Ergebnisse der Volksabstimmung
Die Mehrzahl der Bürger stimmte am 27.November 2011 mit 58,8 Prozent (das waren 2,16 Millionen Nein-Stimmen) dagegen, dass ihr Bundesland Baden-Württemberg aus der Finanzierung des Projektes Stuttgart 21 aussteigt.
41,2 Prozent ( oder 1,51 Millionen Ja-Stimmen) verlangten den Ausstieg. Damit steht fest, der umstrittene Tiefbahnhof in Stuttgart verfügt über eine klare Legitimation, Stuttgart 21 wird gebaut werden.
An der zweiten Abstimmung seit Bestehen des Bundeslandes (die erste war 1971) beteiligten sich von 7,6 Millionen Abstimmungsberechtigten 3,7 Millionen, das entspricht einer Beteiligung von 48,3 Prozent, was nach Meinung vieler als hoch anzusehen ist.
In Ulm lag die Beteiligung an der Abstimmung mit 52,1 Prozent höher als im Landesdurchschnitt. 69,1 Prozent der Ulmer (29.062) sagten Nein zum Ausstieg, 30,9 Prozent (12.971) sagten Ja. Klare Verhältnisse. Daran gibt es nichts zu deuten.
Auffallend am Abstimmungsverhalten ist, dass in vielen Städten Badens (Mannheim, Heidelberg, Karlsruhe, Freiburg, Emmendingen, Lörrach) Mehrheiten für einen Ausstieg aus S 21 waren, allerdings bei z.T. geringen Wahlbeteiligungen (z.B. 33 Prozent in Mannheim). Auch die Landeshauptstadt Stuttgart überraschte: Bei hoher Beteiligung (mit 68 Prozent die höchste im Land) stimmten 52,9 Prozent gegen einen Ausstieg aus dem Tiefbahnhofprojekt.

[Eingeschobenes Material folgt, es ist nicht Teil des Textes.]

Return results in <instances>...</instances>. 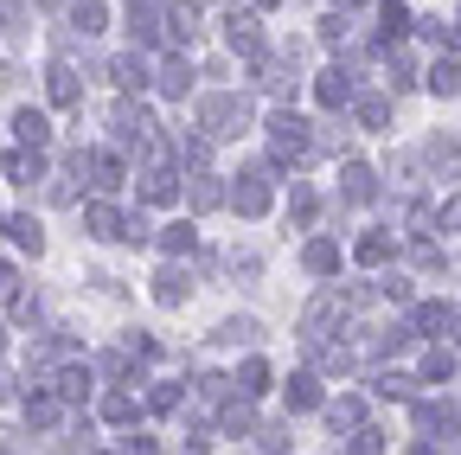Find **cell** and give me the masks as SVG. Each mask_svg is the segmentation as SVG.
Returning a JSON list of instances; mask_svg holds the SVG:
<instances>
[]
</instances>
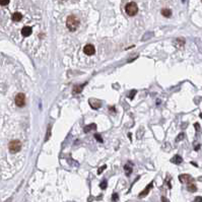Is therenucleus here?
<instances>
[{"instance_id":"nucleus-23","label":"nucleus","mask_w":202,"mask_h":202,"mask_svg":"<svg viewBox=\"0 0 202 202\" xmlns=\"http://www.w3.org/2000/svg\"><path fill=\"white\" fill-rule=\"evenodd\" d=\"M100 187L102 189H106L107 188V181L106 180H104L102 183H101V185H100Z\"/></svg>"},{"instance_id":"nucleus-4","label":"nucleus","mask_w":202,"mask_h":202,"mask_svg":"<svg viewBox=\"0 0 202 202\" xmlns=\"http://www.w3.org/2000/svg\"><path fill=\"white\" fill-rule=\"evenodd\" d=\"M179 180H180L181 183H184V184H190V183H194V179L191 177L190 175H180L179 176Z\"/></svg>"},{"instance_id":"nucleus-15","label":"nucleus","mask_w":202,"mask_h":202,"mask_svg":"<svg viewBox=\"0 0 202 202\" xmlns=\"http://www.w3.org/2000/svg\"><path fill=\"white\" fill-rule=\"evenodd\" d=\"M187 189H188L189 192H195L196 190H197V188H196L194 183H190V184L187 185Z\"/></svg>"},{"instance_id":"nucleus-20","label":"nucleus","mask_w":202,"mask_h":202,"mask_svg":"<svg viewBox=\"0 0 202 202\" xmlns=\"http://www.w3.org/2000/svg\"><path fill=\"white\" fill-rule=\"evenodd\" d=\"M95 138H96V139L98 140L99 142H101V143H103V138L101 137V135H100V134H98V133H97V134H95Z\"/></svg>"},{"instance_id":"nucleus-28","label":"nucleus","mask_w":202,"mask_h":202,"mask_svg":"<svg viewBox=\"0 0 202 202\" xmlns=\"http://www.w3.org/2000/svg\"><path fill=\"white\" fill-rule=\"evenodd\" d=\"M162 202H168L167 198H166V197H162Z\"/></svg>"},{"instance_id":"nucleus-12","label":"nucleus","mask_w":202,"mask_h":202,"mask_svg":"<svg viewBox=\"0 0 202 202\" xmlns=\"http://www.w3.org/2000/svg\"><path fill=\"white\" fill-rule=\"evenodd\" d=\"M171 162H173V164H181V162H183V158H181L180 156H174V158L171 160Z\"/></svg>"},{"instance_id":"nucleus-7","label":"nucleus","mask_w":202,"mask_h":202,"mask_svg":"<svg viewBox=\"0 0 202 202\" xmlns=\"http://www.w3.org/2000/svg\"><path fill=\"white\" fill-rule=\"evenodd\" d=\"M33 31H32V28L31 27H23L21 29V36L23 38H28L30 36L32 35Z\"/></svg>"},{"instance_id":"nucleus-5","label":"nucleus","mask_w":202,"mask_h":202,"mask_svg":"<svg viewBox=\"0 0 202 202\" xmlns=\"http://www.w3.org/2000/svg\"><path fill=\"white\" fill-rule=\"evenodd\" d=\"M15 104L18 107H23L26 105V96L23 93H18L15 97Z\"/></svg>"},{"instance_id":"nucleus-8","label":"nucleus","mask_w":202,"mask_h":202,"mask_svg":"<svg viewBox=\"0 0 202 202\" xmlns=\"http://www.w3.org/2000/svg\"><path fill=\"white\" fill-rule=\"evenodd\" d=\"M151 188H152V182L149 183V184L146 186V188H145L144 190H143V191H142L141 193L139 194V198H142V197H144V196H146L147 194L149 193V191H150Z\"/></svg>"},{"instance_id":"nucleus-13","label":"nucleus","mask_w":202,"mask_h":202,"mask_svg":"<svg viewBox=\"0 0 202 202\" xmlns=\"http://www.w3.org/2000/svg\"><path fill=\"white\" fill-rule=\"evenodd\" d=\"M93 102H95V104L91 102H89V105L91 106V108H93V109H99V108H101V106H102V104L100 103V101H97V100H93Z\"/></svg>"},{"instance_id":"nucleus-25","label":"nucleus","mask_w":202,"mask_h":202,"mask_svg":"<svg viewBox=\"0 0 202 202\" xmlns=\"http://www.w3.org/2000/svg\"><path fill=\"white\" fill-rule=\"evenodd\" d=\"M193 202H202V197H200V196H198V197H196L195 199H194Z\"/></svg>"},{"instance_id":"nucleus-16","label":"nucleus","mask_w":202,"mask_h":202,"mask_svg":"<svg viewBox=\"0 0 202 202\" xmlns=\"http://www.w3.org/2000/svg\"><path fill=\"white\" fill-rule=\"evenodd\" d=\"M97 128V125L96 124H91L89 126H85V132H89L91 130H93V129Z\"/></svg>"},{"instance_id":"nucleus-17","label":"nucleus","mask_w":202,"mask_h":202,"mask_svg":"<svg viewBox=\"0 0 202 202\" xmlns=\"http://www.w3.org/2000/svg\"><path fill=\"white\" fill-rule=\"evenodd\" d=\"M124 170H125V172H126V175L127 176H130L131 175V173H132V168L129 166V164H126L124 167Z\"/></svg>"},{"instance_id":"nucleus-29","label":"nucleus","mask_w":202,"mask_h":202,"mask_svg":"<svg viewBox=\"0 0 202 202\" xmlns=\"http://www.w3.org/2000/svg\"><path fill=\"white\" fill-rule=\"evenodd\" d=\"M200 118H202V113H201V114H200Z\"/></svg>"},{"instance_id":"nucleus-27","label":"nucleus","mask_w":202,"mask_h":202,"mask_svg":"<svg viewBox=\"0 0 202 202\" xmlns=\"http://www.w3.org/2000/svg\"><path fill=\"white\" fill-rule=\"evenodd\" d=\"M195 127H196V130H197V131H199V124H198V123H196V124H195Z\"/></svg>"},{"instance_id":"nucleus-14","label":"nucleus","mask_w":202,"mask_h":202,"mask_svg":"<svg viewBox=\"0 0 202 202\" xmlns=\"http://www.w3.org/2000/svg\"><path fill=\"white\" fill-rule=\"evenodd\" d=\"M162 14L164 17H170V16L172 15V11L168 8H164V9H162Z\"/></svg>"},{"instance_id":"nucleus-2","label":"nucleus","mask_w":202,"mask_h":202,"mask_svg":"<svg viewBox=\"0 0 202 202\" xmlns=\"http://www.w3.org/2000/svg\"><path fill=\"white\" fill-rule=\"evenodd\" d=\"M8 149L11 153H16L21 149V142L19 140L15 139L10 141V143L8 144Z\"/></svg>"},{"instance_id":"nucleus-3","label":"nucleus","mask_w":202,"mask_h":202,"mask_svg":"<svg viewBox=\"0 0 202 202\" xmlns=\"http://www.w3.org/2000/svg\"><path fill=\"white\" fill-rule=\"evenodd\" d=\"M125 10H126V13L128 14V15L134 16L138 12V6L135 2H130L126 5Z\"/></svg>"},{"instance_id":"nucleus-9","label":"nucleus","mask_w":202,"mask_h":202,"mask_svg":"<svg viewBox=\"0 0 202 202\" xmlns=\"http://www.w3.org/2000/svg\"><path fill=\"white\" fill-rule=\"evenodd\" d=\"M85 85H87V83H83V85H75V87H73L72 93H73V95H78V93H80L82 91V89H83V87H85Z\"/></svg>"},{"instance_id":"nucleus-10","label":"nucleus","mask_w":202,"mask_h":202,"mask_svg":"<svg viewBox=\"0 0 202 202\" xmlns=\"http://www.w3.org/2000/svg\"><path fill=\"white\" fill-rule=\"evenodd\" d=\"M21 18H22V15L19 12H14V13L12 14V20H13V21H16V22L20 21Z\"/></svg>"},{"instance_id":"nucleus-26","label":"nucleus","mask_w":202,"mask_h":202,"mask_svg":"<svg viewBox=\"0 0 202 202\" xmlns=\"http://www.w3.org/2000/svg\"><path fill=\"white\" fill-rule=\"evenodd\" d=\"M135 93H136V91H134V89H133V91H131V93H130V96H129V98H130V99H131V100H132V99H133V97H134V95H135Z\"/></svg>"},{"instance_id":"nucleus-19","label":"nucleus","mask_w":202,"mask_h":202,"mask_svg":"<svg viewBox=\"0 0 202 202\" xmlns=\"http://www.w3.org/2000/svg\"><path fill=\"white\" fill-rule=\"evenodd\" d=\"M9 2H10V0H0V5L1 6H6V5H8Z\"/></svg>"},{"instance_id":"nucleus-6","label":"nucleus","mask_w":202,"mask_h":202,"mask_svg":"<svg viewBox=\"0 0 202 202\" xmlns=\"http://www.w3.org/2000/svg\"><path fill=\"white\" fill-rule=\"evenodd\" d=\"M83 52H85V54H87V55L91 56L96 53V49H95V47H93L91 44H89V45H87V46H85V48H83Z\"/></svg>"},{"instance_id":"nucleus-1","label":"nucleus","mask_w":202,"mask_h":202,"mask_svg":"<svg viewBox=\"0 0 202 202\" xmlns=\"http://www.w3.org/2000/svg\"><path fill=\"white\" fill-rule=\"evenodd\" d=\"M78 26H79V20L75 15H69L66 19V27L69 31L74 32L77 30Z\"/></svg>"},{"instance_id":"nucleus-21","label":"nucleus","mask_w":202,"mask_h":202,"mask_svg":"<svg viewBox=\"0 0 202 202\" xmlns=\"http://www.w3.org/2000/svg\"><path fill=\"white\" fill-rule=\"evenodd\" d=\"M118 199H119V195H118L117 193H114L113 196H112V200H113L114 202H116Z\"/></svg>"},{"instance_id":"nucleus-18","label":"nucleus","mask_w":202,"mask_h":202,"mask_svg":"<svg viewBox=\"0 0 202 202\" xmlns=\"http://www.w3.org/2000/svg\"><path fill=\"white\" fill-rule=\"evenodd\" d=\"M50 137H51V125H49V127H48V131H47V136L45 137V141H48Z\"/></svg>"},{"instance_id":"nucleus-24","label":"nucleus","mask_w":202,"mask_h":202,"mask_svg":"<svg viewBox=\"0 0 202 202\" xmlns=\"http://www.w3.org/2000/svg\"><path fill=\"white\" fill-rule=\"evenodd\" d=\"M107 166H103V167H101L100 169L98 170V174H102V172H104L105 170H106Z\"/></svg>"},{"instance_id":"nucleus-11","label":"nucleus","mask_w":202,"mask_h":202,"mask_svg":"<svg viewBox=\"0 0 202 202\" xmlns=\"http://www.w3.org/2000/svg\"><path fill=\"white\" fill-rule=\"evenodd\" d=\"M175 45H176V47H178V48H182V47L185 45V40L184 39H182V38L177 39L176 42H175Z\"/></svg>"},{"instance_id":"nucleus-22","label":"nucleus","mask_w":202,"mask_h":202,"mask_svg":"<svg viewBox=\"0 0 202 202\" xmlns=\"http://www.w3.org/2000/svg\"><path fill=\"white\" fill-rule=\"evenodd\" d=\"M184 136H185V134L184 133H181V134H179V136H178L177 138H176V141H180V140H182L183 138H184Z\"/></svg>"}]
</instances>
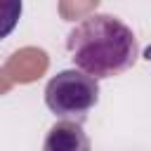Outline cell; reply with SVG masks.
<instances>
[{
    "label": "cell",
    "mask_w": 151,
    "mask_h": 151,
    "mask_svg": "<svg viewBox=\"0 0 151 151\" xmlns=\"http://www.w3.org/2000/svg\"><path fill=\"white\" fill-rule=\"evenodd\" d=\"M66 47L76 68L92 76L94 80L125 73L139 57L137 35L113 14L85 17L68 33Z\"/></svg>",
    "instance_id": "6da1fadb"
},
{
    "label": "cell",
    "mask_w": 151,
    "mask_h": 151,
    "mask_svg": "<svg viewBox=\"0 0 151 151\" xmlns=\"http://www.w3.org/2000/svg\"><path fill=\"white\" fill-rule=\"evenodd\" d=\"M97 101H99V83L78 68L59 71L45 85L47 109L57 118L68 123L83 125L87 113L97 106Z\"/></svg>",
    "instance_id": "7a4b0ae2"
},
{
    "label": "cell",
    "mask_w": 151,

Quorum muss geändert werden
Eine Frage, die vor der Abstimmung heftig diskutiert wurde, war: Was wird, wenn zwar die Mehrheit für einen Ausstieg aus Stuttgart 21 stimmt und dabei das von der Landesverfassung verlangte Quorum von 33,3 Prozent (von 7,6 Millionen, also 2,54 Millionen) verfehlt wird?
Dieses Quorum hätte nämlich zu der rechtlich eindeutigen, politisch aber höchst konfliktträchtigen Situation führen können, dass zwar eine klare Mehrheit gegen Stuttgart 21 gestimmt hätte, aber eben nicht das verlangte Drittel. Rechtlich wäre dann die Voraussetzung zum Weiterbau des Tiefbahnhofes erfüllt gewesen, politisch hätte dies vermutlich dazu geführt, dass die Wut der Bürger in Stuttgart noch größer geworden wäre. Die von einem Volksentscheid erwartete Befriedung wäre ausgeblieben.
Soweit kam es nicht. Die Befürworter von Stuttgart 21 siegten haushoch; dadurch ist auch die problematische Bestimmung des Quorums irrelevant geworden. Für zukünftige Abstimmungen sollte dieses Quorum in der Landesverfassung jedoch herabgesetzt werden, um den Bürgern eine reale Möglichkeit zu geben, stärker auf politische Entscheidungen Einfluss zu nehmen.
Finanzierungsprobleme bei Stuttgart 21 geklärt?
Der Finanzierungsvertrag von 2009 zum Großprojekt Stuttgart 21 legt fest, wie hoch der finanzielle Anteil der einzelnen Projektbeteiligten ist und wie hoch die Gesamtkosten sein werden, nämlich 4,5 Milliarden Euro. Sollte diese Summe nicht ausreichen, sieht der Vertrag vor, dass die Verteilung der Mehrkosten im Gespräch zwischen DB, Bund, Baden-Württemberg und Stadt Stuttgart geklärt wird.
Bereits heute – einen Tag nach der Abstimmung – zeichnet sich ab, dass das Land Baden-Württemberg unter der Führung des grünen Ministerpräsidenten Winfried Kretschmann nicht bereit sein wird, mehr zu bezahlen als im Vertrag vorgesehen.
Wir sehen: Auch wenn jetzt gebaut werden kann – der Konflikt um Stuttgart 21 ist nicht zu Ende.